Image and question records
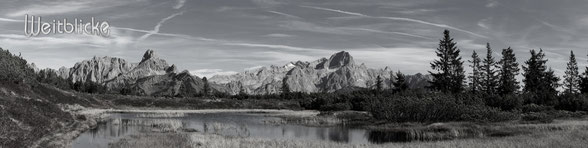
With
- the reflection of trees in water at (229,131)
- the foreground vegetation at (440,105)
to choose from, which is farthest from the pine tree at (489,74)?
the reflection of trees in water at (229,131)

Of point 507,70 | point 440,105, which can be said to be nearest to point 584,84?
point 507,70

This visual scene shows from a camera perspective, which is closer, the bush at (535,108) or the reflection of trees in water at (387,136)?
the reflection of trees in water at (387,136)

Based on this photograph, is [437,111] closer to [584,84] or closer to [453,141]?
[453,141]

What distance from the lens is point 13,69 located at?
64.8 m

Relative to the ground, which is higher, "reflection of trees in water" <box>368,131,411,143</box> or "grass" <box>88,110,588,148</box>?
"grass" <box>88,110,588,148</box>

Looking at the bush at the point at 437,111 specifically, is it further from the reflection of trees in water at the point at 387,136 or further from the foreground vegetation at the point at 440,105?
the reflection of trees in water at the point at 387,136

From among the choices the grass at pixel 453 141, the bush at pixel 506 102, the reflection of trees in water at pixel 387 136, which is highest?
the bush at pixel 506 102

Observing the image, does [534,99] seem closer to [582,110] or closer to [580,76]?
[582,110]

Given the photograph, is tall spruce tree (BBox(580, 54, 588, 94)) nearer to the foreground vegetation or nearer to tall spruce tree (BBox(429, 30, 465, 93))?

**Set task:** Copy the entire listing above line for line, leaving out the pictures.

**Reply:**
With
- the reflection of trees in water at (229,131)
- the foreground vegetation at (440,105)
to choose from, which is farthest from the pine tree at (489,74)?
the reflection of trees in water at (229,131)

Of point 507,70 | point 440,105, which can be said to be nearest to point 584,84?
point 507,70

This visual scene shows from a camera perspective, which is closer, the bush at (535,108) or the reflection of trees in water at (387,136)?
the reflection of trees in water at (387,136)

Based on this photograph, is [437,111] closer to [584,84] or closer to [453,141]?
[453,141]

What distance from the lens is point 13,69 located at?
64.8 m

Relative to the ground, which is higher, "reflection of trees in water" <box>368,131,411,143</box> or "grass" <box>88,110,588,148</box>?
"grass" <box>88,110,588,148</box>

Looking at the bush at the point at 437,111 specifically, is it further from the reflection of trees in water at the point at 387,136 or further from the foreground vegetation at the point at 440,105?
the reflection of trees in water at the point at 387,136

From among the choices the grass at pixel 453 141, the bush at pixel 506 102, the reflection of trees in water at pixel 387 136, which is highest?
the bush at pixel 506 102

Observing the image, does [534,99] seem closer to [582,110] or closer to [580,76]?
[582,110]

Given the photograph, is tall spruce tree (BBox(580, 54, 588, 94)) nearer to the foreground vegetation or nearer to tall spruce tree (BBox(429, 30, 465, 93))?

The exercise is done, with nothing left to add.